The Joint House and Senate Committee on Rules appointed Senior Attorney Mark J. Vucci as the Acting Director of the Division of Legislative Services on Monday, Virginia House of Delegates Speaker William J. Howell and Senate Committee on Rules Chairman Ryan T. McDougle announced after accepting the resignation of Robert L. Tavenner as Director. The director of the division serves at the pleasure of the General Assembly’s Committee on Joint Rules pursuant to § 30-28.12 of the Code of Virginia. Speaker Howell (R-Stafford) and Senator McDougle (R-Hanover), as Chair and Vice Chair respectively of the Joint Rules Committee, released the following joint statement…
Why would Tavenner resign over this issue? As one Democratic legislator put it to me, “as an attorney if my boss tells me to break attorney-client privilege, I think I’m obliged to resign.” Another way to put it, as a Dem source told me, is that legislators are clients – the Speaker’s attorneys are also the House’s legislators’ attorneys. Also, as a Democratic legislator told me, this really “speaks to the polticization of the Clerk’s office.” Or, as another source told me, “I’ve heard they want to make our nonpartisan staff partisan.”

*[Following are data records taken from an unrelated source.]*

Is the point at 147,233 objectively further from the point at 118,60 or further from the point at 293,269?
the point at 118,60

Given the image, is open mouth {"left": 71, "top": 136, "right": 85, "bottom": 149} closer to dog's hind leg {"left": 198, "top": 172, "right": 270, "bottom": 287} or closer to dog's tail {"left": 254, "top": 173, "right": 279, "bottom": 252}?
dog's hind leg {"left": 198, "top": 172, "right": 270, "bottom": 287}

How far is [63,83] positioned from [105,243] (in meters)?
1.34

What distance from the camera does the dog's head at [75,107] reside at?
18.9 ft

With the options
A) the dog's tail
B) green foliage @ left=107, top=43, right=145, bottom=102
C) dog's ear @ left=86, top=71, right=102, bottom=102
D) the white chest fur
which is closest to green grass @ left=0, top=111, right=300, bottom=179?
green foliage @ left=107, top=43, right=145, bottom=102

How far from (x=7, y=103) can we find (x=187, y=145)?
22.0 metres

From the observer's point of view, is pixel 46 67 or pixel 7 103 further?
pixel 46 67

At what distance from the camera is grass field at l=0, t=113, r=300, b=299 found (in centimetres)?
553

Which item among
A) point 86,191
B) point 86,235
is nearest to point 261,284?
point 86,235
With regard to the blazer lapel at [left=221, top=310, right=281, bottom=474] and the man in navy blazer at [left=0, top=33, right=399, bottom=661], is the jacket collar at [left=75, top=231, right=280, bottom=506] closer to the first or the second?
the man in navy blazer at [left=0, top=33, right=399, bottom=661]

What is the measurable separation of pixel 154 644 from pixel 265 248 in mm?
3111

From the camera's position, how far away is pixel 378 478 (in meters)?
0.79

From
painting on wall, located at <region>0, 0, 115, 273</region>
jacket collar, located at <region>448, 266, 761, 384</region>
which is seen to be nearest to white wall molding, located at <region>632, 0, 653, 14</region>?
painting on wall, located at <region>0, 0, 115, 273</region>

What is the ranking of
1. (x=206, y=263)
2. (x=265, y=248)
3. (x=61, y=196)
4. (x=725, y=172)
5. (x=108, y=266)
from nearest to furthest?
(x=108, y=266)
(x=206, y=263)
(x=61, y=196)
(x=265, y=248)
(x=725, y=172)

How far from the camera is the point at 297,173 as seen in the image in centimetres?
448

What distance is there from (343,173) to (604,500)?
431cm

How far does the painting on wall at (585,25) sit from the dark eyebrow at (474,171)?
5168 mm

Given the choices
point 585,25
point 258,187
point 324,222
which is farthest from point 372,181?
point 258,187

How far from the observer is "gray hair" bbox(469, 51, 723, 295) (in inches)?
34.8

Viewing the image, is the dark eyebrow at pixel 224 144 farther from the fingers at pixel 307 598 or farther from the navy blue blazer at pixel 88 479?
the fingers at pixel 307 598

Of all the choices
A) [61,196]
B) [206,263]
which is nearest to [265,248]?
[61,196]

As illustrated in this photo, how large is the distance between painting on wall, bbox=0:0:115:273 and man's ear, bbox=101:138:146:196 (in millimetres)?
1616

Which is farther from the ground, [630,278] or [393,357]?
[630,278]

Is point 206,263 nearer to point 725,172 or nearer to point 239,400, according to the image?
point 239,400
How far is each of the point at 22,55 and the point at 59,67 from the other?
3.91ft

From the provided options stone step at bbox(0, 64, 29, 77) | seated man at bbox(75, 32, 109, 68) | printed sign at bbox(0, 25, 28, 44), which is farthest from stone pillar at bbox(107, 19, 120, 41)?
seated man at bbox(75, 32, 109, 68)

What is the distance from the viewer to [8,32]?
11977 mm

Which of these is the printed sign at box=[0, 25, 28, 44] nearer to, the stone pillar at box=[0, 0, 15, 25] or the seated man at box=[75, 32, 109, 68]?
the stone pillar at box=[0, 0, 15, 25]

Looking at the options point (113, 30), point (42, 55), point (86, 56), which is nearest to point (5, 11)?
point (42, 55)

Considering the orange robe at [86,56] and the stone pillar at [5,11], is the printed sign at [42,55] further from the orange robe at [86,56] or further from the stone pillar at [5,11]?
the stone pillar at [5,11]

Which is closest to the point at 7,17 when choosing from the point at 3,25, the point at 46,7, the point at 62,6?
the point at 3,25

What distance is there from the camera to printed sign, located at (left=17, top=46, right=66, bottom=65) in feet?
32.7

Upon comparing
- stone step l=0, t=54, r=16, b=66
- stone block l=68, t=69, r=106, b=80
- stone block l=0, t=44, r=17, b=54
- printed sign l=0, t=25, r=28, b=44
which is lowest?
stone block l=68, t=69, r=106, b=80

What about Republican rank-and-file members? You’d think that they wouldn’t like this concentration of power in the Speaker’s hands either, right? What I’ve been told is that “many don’t,” and that some have even “approached Democratic members through staff to see if we would stop it.” Now, you might assume that this bill, even if it passes the House, won’t pass the Senate, but what I’m told is that it’s possible Howell, Cox et al think this has a chance of “flying under the radar,” and also that many members might be reluctant to offend/anger the Clerks of the Senate and the House of Delegates.
One last point on this story relates to the Virginia media. I see that a few members of the Virginia media, such as the Augusta Free Press, picked up the House GOP press release on Tavenner’s replacement by Vucci. What I have not seen is any follow-up, such as what I’ve written above. I’d guess there’s a lot more to this story, and would think a lot of people might be interested in hearing it (hint hint).